La PESCO crea uno spazio nel quale i partner europei possono lavorare congiuntamente nell’ambito della sicurezza, mentre l’EDF garantisce un budget di circa 13 miliardi di dollari per ricerca, sviluppo e produzione di sistemi di difesa. Ma Bruxelles ha stabilito regole molto stringenti, specie per quanto riguarda il coinvolgimento di terzi nei progetti di difesa finanziati dall’EDF, che deve essere approvato all’unanimità dai membri della PESCO. E se una parte terza – un’azienda americana, per esempio – venisse accettata, le norme europee impedirebbero il trasferimento di qualsiasi tecnologia sviluppata all’interno della PESCO fuori dal blocco di paesi europei. Washington ha fatto presente che, in questo modo, le restrizioni impediscono all’industria della difesa statunitense di accedere al budget dell’EDF, ma questo era proprio l’intento di Bruxelles.

L’Europa considera l’EDF e la PESCO strumenti per emanciparsi dagli USA nell’ambito della difesa. L’idea che l’Europa debba avere una maggiore autonomia strategica è ormai molto diffusa e il raggiungimento di questo obiettivo passa certamente anche da una maggiore autonomia delle proprie industrie per la difesa. Alle accuse degli USA − che sostengono che così l’Europa sta minando la NATO − Bruxelles risponde che in realtà tutte queste misure saranno complementari alla missione della NATO, poiché renderanno più efficaci ed efficienti le difese dei paesi europei che ne fanno parte.

I paesi che spingono più apertamente per una maggiore integrazione europea nell’ambito della difesa sono, non a caso, quelli che hanno già sviluppato una forte autonomia dall’industria della difesa americana, ossia Germania e Francia. La Francia, in particolare, è molto gelosa della sua autonomia strategica in ambito difensivo, dato che ha una storia di isolamento rispetto alle alleanze globali (è rimasta a lungo fuori dalla NATO); offre all’industria della difesa americana un accesso molto scarso al proprio mercato e nell’ultimo decennio è riuscita ad avere una bilancia commerciale in attivo nei confronti degli USA, così come la Germania.

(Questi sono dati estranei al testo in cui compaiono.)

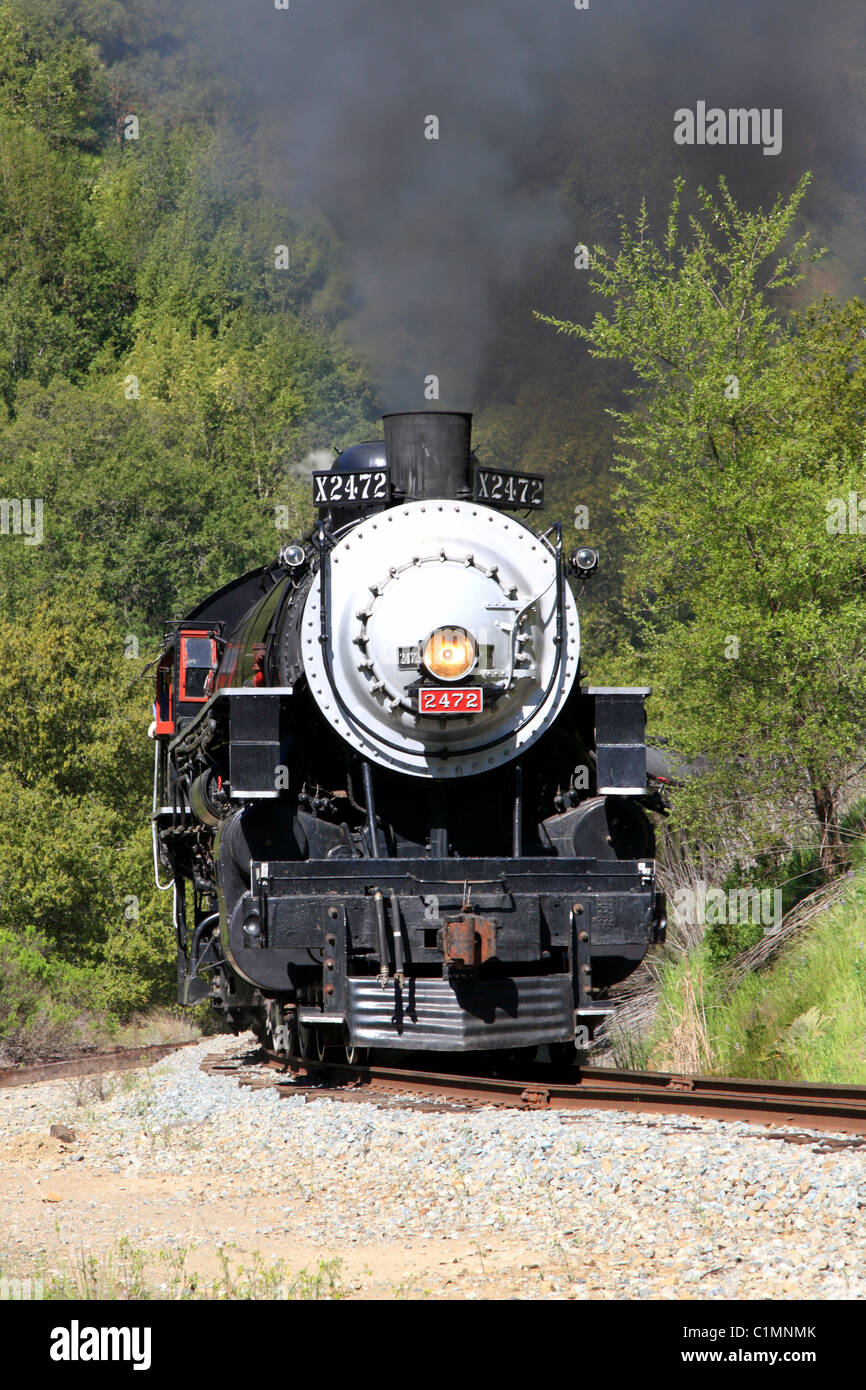 Southern Pacific Steam Locomotive #2472.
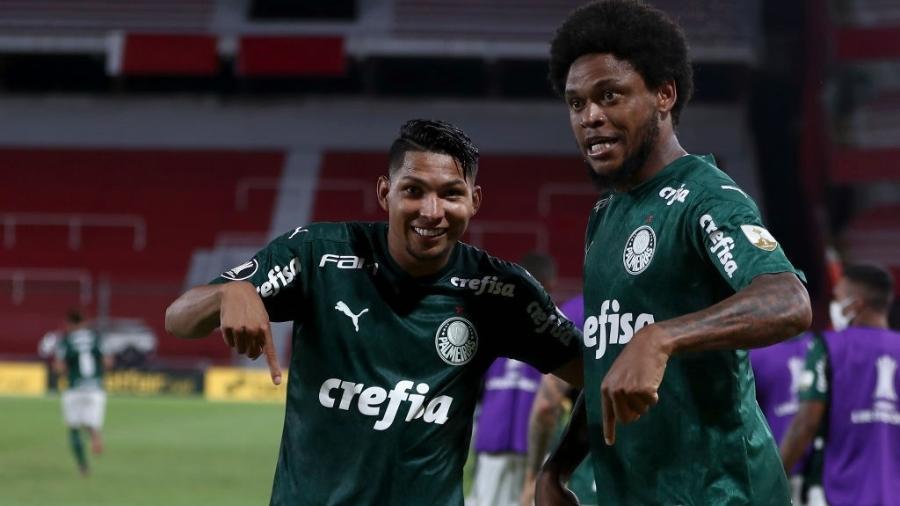 Rony e Luiz Adriano comemoram gol do Palmeiras na semifinal da Libertadores contra o River Plate - Juan I. Roncoroni ? Pool/Getty Images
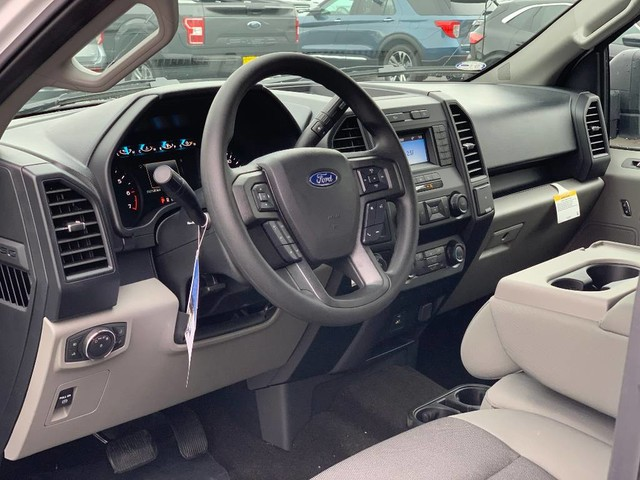 2019 F-150 SuperCrew Cab 4x4, Pickup #F37213 - photo 8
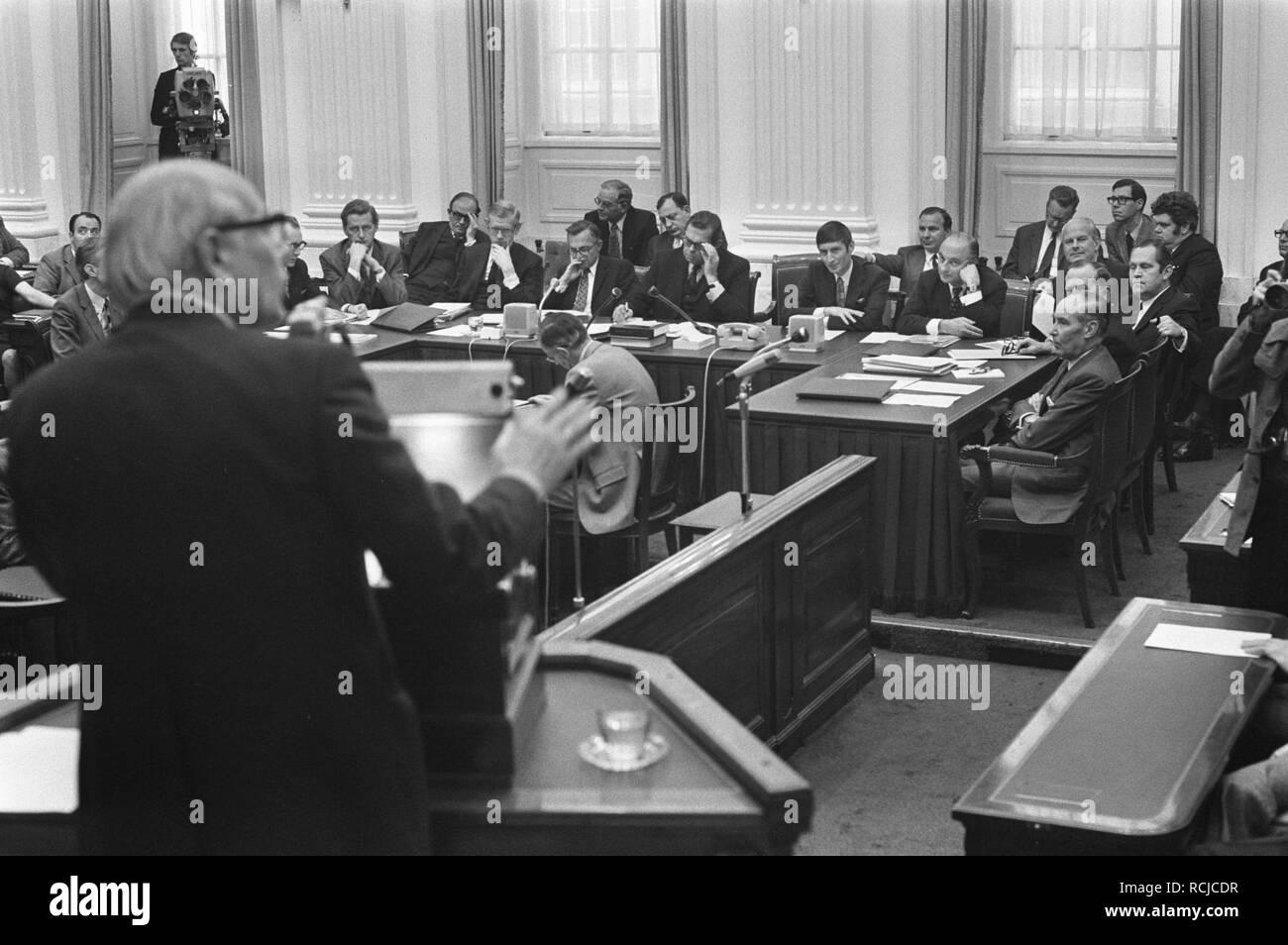 Algemene beschouwingen Tweede Kamer , voltallig Kabinet en Den Uyl op de rug, Bestanddeelnr 925-9418. - Stock Image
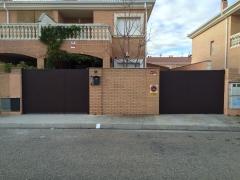 Puerta corredera motorizada y puerta abatible dos hojas mod. espiga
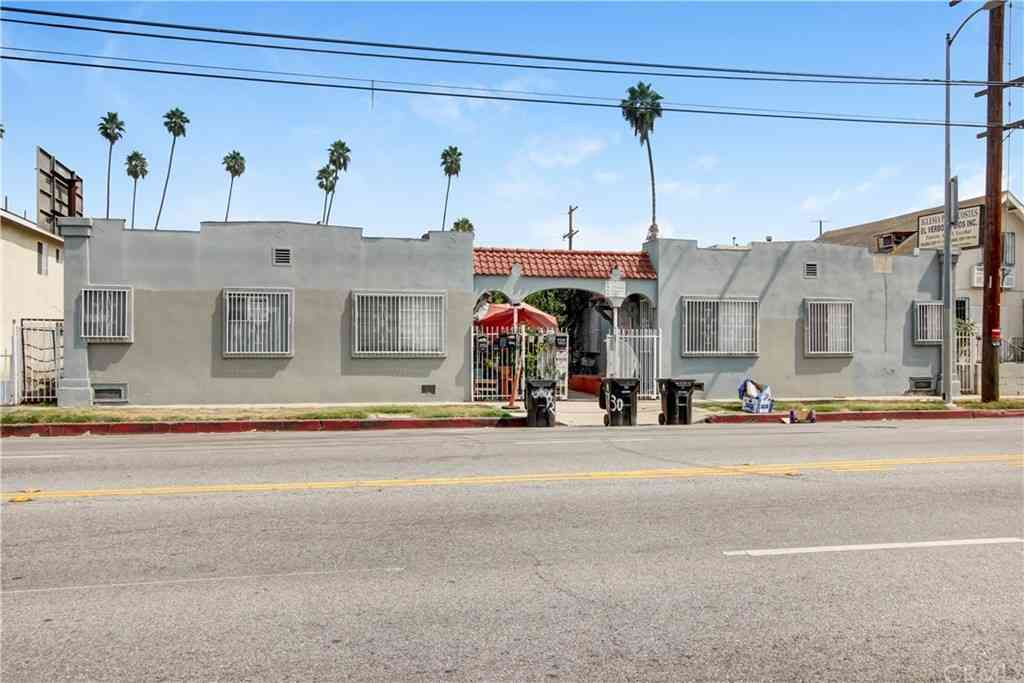 5928 S Hoover Street, Los Angeles, CA, 90044,
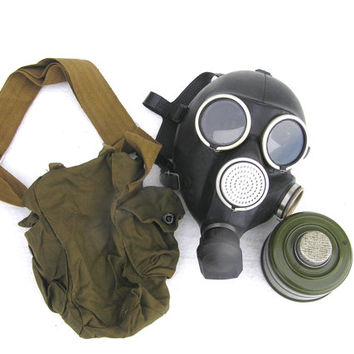 Gas mask Halloween soviet steampunk military carnival collectibles Russian GP7 spooky scary goth…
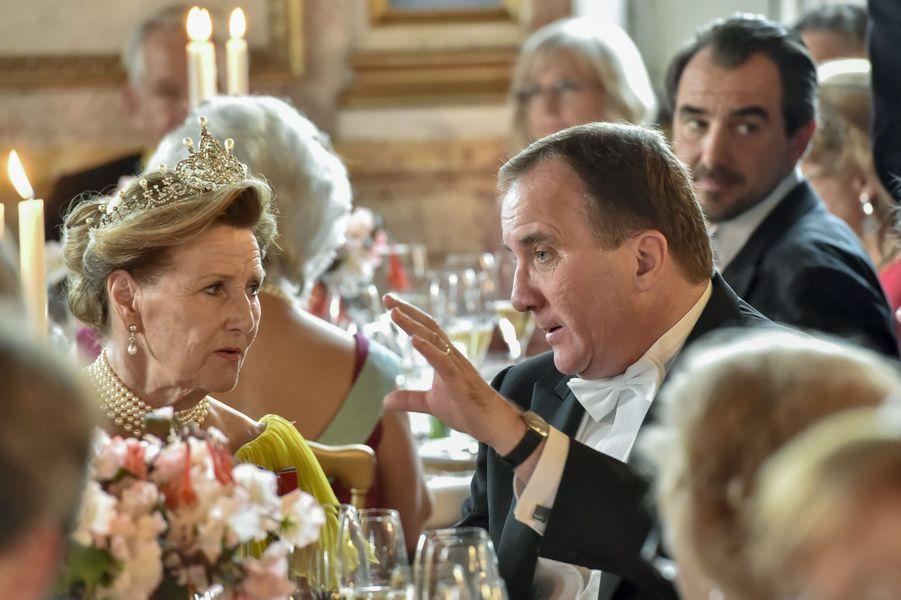 La reine Sonja de Norvège et le Premier ministre suédois, le 13 juin 2015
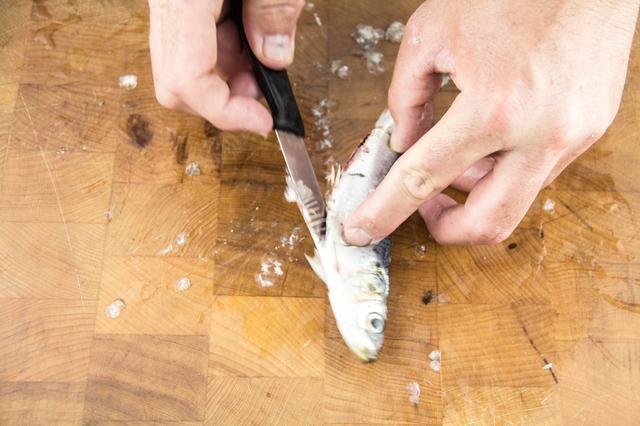 Trabajar el cuchillo en un movimiento rápido.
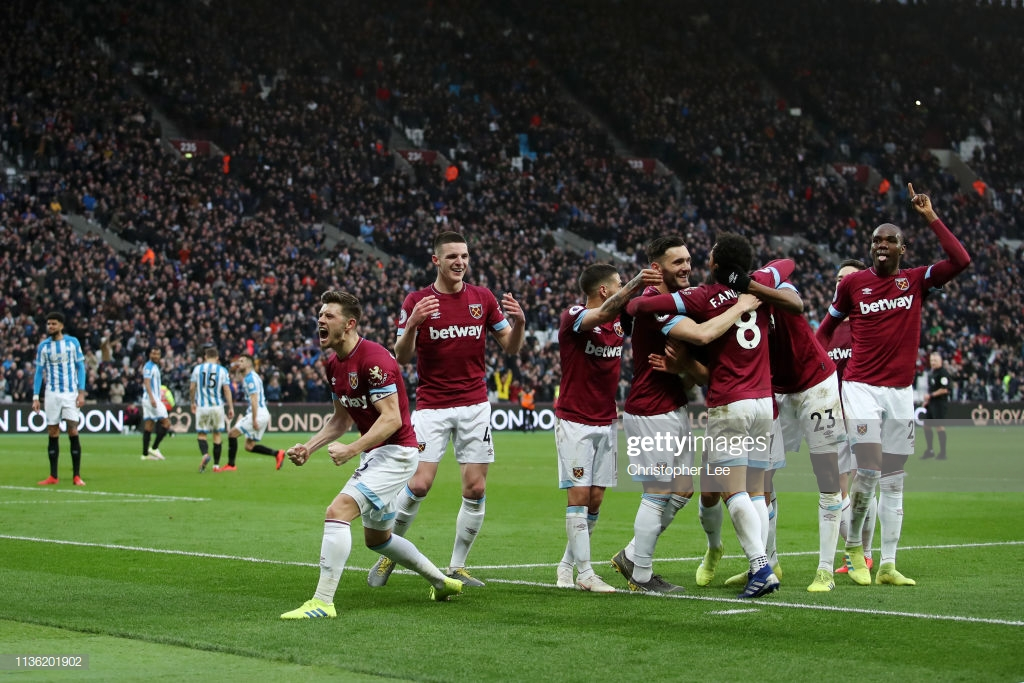 West Ham United 4-3 Huddersfield Town: West Ham's resurrection stun helpless Terriers in a seven-goal thriller
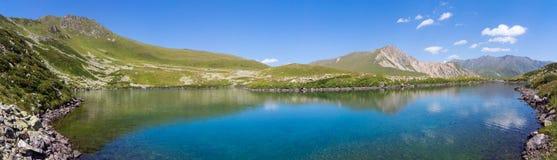 Озеро горы панорамы в Альпах Стоковые Изображения RF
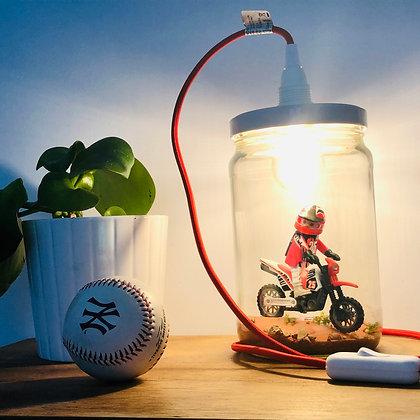 "La lampe bobocal ""Tom, le pilote de motocross"""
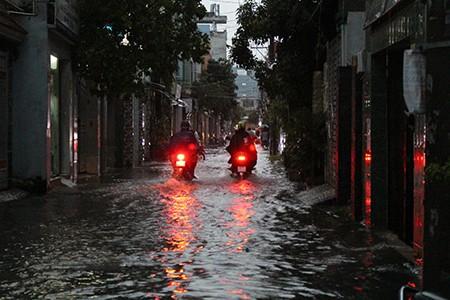 Mưa lớn kèm gió giật mạnh, Sài Gòn lại ngập nặng - ảnh 6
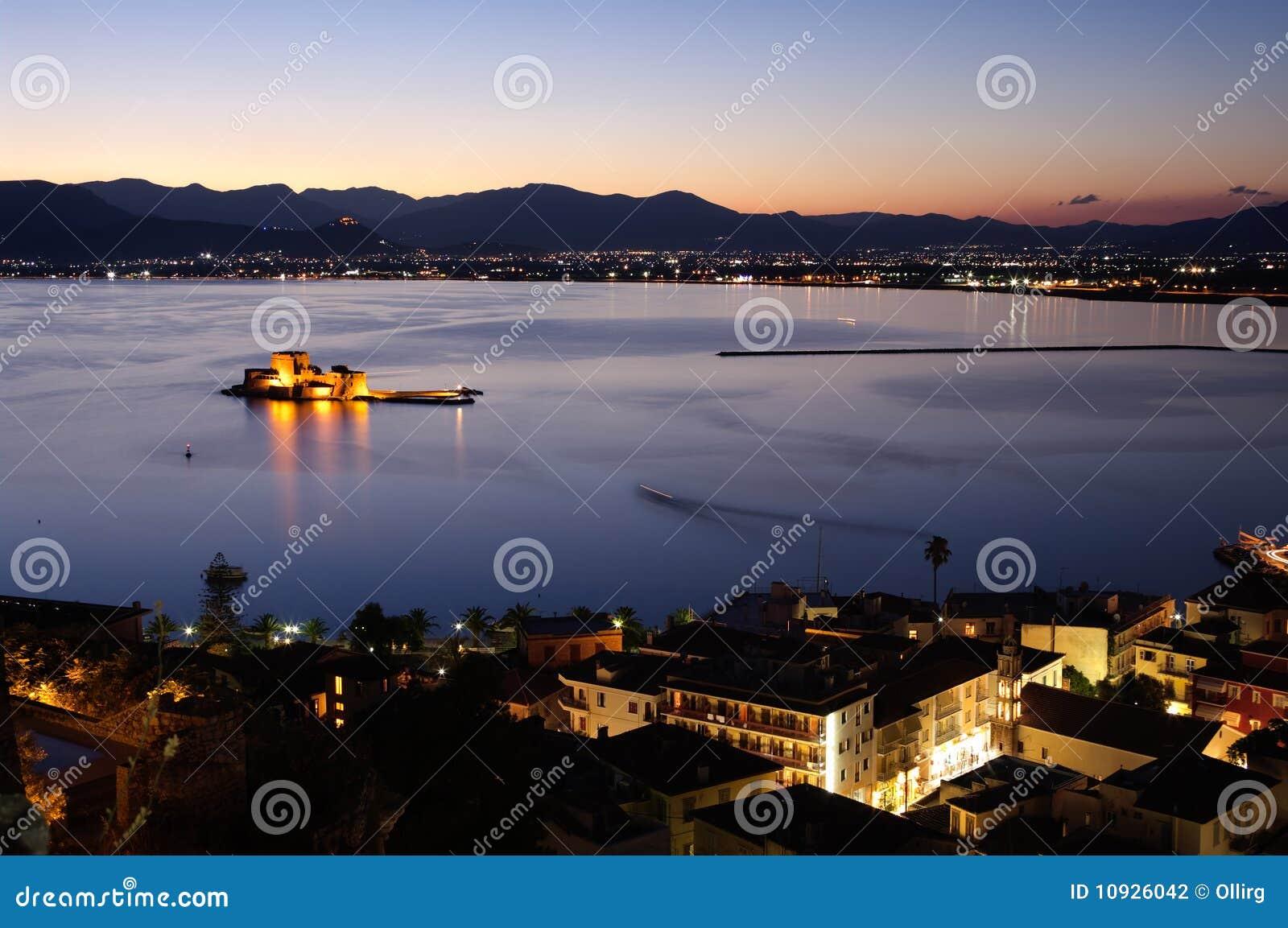 ноча nauplia залива
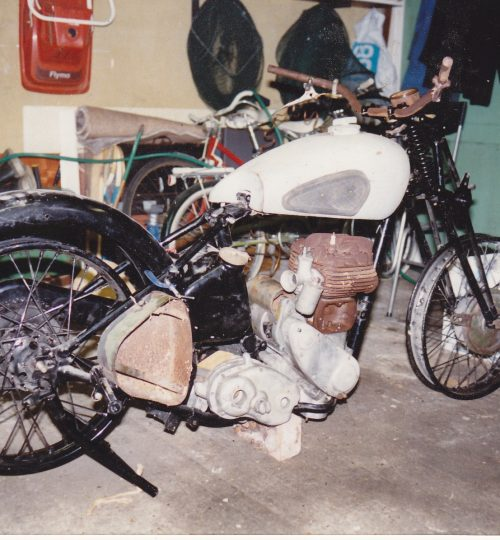 The bike loosely assembled 1988 pic 1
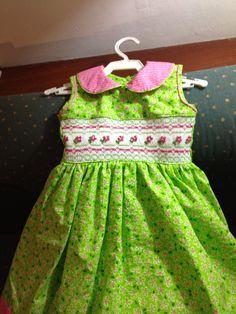 Vestido bordado por una alumna.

Subito dopo la Seconda guerra mondiale la maggior parte delle strutture del Vecchio continente, incluse le sue industrie per la difesa, erano in frantumi e nelle fasi iniziali della Guerra fredda gli alleati europei di Washington (con l’eccezione del Regno Unito) dipendevano pesantemente dalle importazioni americane in ambito militare. Man mano che le economie europee e le industrie della difesa iniziarono a riprendersi, si rafforzarono anche le varie identità politiche e le ambizioni dei vari stati di essere più autosufficienti. Le importazioni dagli USA presero a diminuire in maniera significativa.

Germania e Francia hanno cercato di emanciparsi dall’industria della difesa statunitense sia per rafforzare le rispettive economie che per avere accesso autonomo agli armamenti. Un altro fattore importante è stata la volontà di aggirare le ITAR (International Traffic in Arms Regulations), cioè le norme che limitano la possibilità di reimpiego e di esportazione a terzi di prodotti americani per la difesa, limitando notevolmente l’autonomia strategica di chi li impiega.

Negli ultimi anni la volontà di Washington di arginare l’influenza di Cina e Russia ha aumentato la pressione americana sull’Europa. Oltre a chiedere agli Europei di accrescere la loro spesa per la difesa e il loro ruolo nella NATO, gli Stati Uniti cercano anche di dissuaderli dal dipendere dal gas russo o dal collaborare con la cinese Huawei per lo sviluppo del 5G. Ma potenze europee come Germania e Francia sono sempre meno disponibili ad allinearsi agli interessi americani.